Cela se passe sur Windows 10 à partir de l’update 2004 (donc également 20H2 / 2009 et toutes les mises à jour majeures de Windows 10 en 2021, 2022, etc).

Autre message d’erreur rencontré :

Impossible d’envoyer ou de recevoir les messages pour le compte xxx@free.fr.

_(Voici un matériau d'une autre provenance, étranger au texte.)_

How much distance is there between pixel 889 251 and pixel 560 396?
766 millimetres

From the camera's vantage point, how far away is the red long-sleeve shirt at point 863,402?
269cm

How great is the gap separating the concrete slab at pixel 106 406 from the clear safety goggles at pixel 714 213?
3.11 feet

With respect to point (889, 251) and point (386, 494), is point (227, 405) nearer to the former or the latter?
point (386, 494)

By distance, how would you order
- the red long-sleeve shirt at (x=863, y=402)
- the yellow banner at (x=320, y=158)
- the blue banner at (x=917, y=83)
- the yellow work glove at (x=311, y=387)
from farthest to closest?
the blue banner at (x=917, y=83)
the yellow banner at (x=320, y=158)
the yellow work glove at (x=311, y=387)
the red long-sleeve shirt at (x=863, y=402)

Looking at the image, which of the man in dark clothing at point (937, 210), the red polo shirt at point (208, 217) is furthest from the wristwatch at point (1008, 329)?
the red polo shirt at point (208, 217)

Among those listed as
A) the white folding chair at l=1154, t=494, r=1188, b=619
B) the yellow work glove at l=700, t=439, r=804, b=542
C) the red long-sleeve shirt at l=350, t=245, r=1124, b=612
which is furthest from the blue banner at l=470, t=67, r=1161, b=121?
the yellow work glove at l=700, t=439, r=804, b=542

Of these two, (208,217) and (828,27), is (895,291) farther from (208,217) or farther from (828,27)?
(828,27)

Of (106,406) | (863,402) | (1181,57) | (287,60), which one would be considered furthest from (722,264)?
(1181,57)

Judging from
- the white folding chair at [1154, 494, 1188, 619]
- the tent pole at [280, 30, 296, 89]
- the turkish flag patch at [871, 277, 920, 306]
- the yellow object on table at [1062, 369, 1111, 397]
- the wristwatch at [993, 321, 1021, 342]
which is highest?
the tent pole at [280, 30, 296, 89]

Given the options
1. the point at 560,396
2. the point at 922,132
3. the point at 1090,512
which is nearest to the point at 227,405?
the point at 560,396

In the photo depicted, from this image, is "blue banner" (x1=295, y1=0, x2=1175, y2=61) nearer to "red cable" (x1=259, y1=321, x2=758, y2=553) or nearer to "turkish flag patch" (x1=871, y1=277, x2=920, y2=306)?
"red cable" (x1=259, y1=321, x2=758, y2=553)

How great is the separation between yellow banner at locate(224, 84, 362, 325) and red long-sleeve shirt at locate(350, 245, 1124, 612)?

Une erreur inconnue s’est produite.
Serveur : ‘pop.free.fr’
Numéro d’erreur Windows Live Mail : 0x800C013E

 

Si l’on accepte que Windows Live Mail, un programme dont la dernière mise à jour date de 2012, est obsolète et ne mérite plus d’être utilisé dans les années 2020, alors il existe des alternatives : installer Thunderbird, n’utiliser qu’un webmail, migrer sur Gmail, etc.

Ce tutoriel donne une solution au problème d’affichage des messages dans Windows Live Mail sur Windows 10 avec l’erreur « Le message n’a pas pu être affiché » .

Attention, la résolution de ce problème implique de modifier la base de registre, c’est-à-dire le coeur du fonctionnement de Windows. En cas de mauvaise manipulation et malgré le soin apporté au tutoriel pour guider pas à pas les étapes à réaliser, le risque est de planter totalement l’ordinateur. Le risque est important et si vous ne savez pas trop ce que vous faites, demandez assistance à quelqu’un et pensez à faire une sauvegarde complète de vos documents avant de démarrer la procédure.

 

Solution au problème d’affichage des messages dans Windows Live Mail sur Windows 10

1. Fermer le logiciel Windows Live Mail.

2. Ouvrir le menu Démarrer, taper « regedit » pour ouvrir l’éditeur du registre Windows (ou Touche Windows + R, regedit) :

3. Aller dans HKEY_CURRENT_USER > SOFTWARE > Microsoft > Windows Live Mail :

4. Créer ces trois nouvelles valeurs DWORD (32 bits) par un clic droit, ou modifier leur valeur si elles existent déjà :

  • RecreateFolderIndex : 1
  • RecreateStreamIndex : 1
  • RecreateUIDLIndex : 1

5. Fermer l’éditeur de registre.

4. Rouvrir Windows Live Mail. L’affichage des messages doit à nouveau se faire, dans les messages réceptionnés, envoyés, dans les dossiers d’archive. Le problème n’apparait plus même après un redémarrage de l’ordinateur.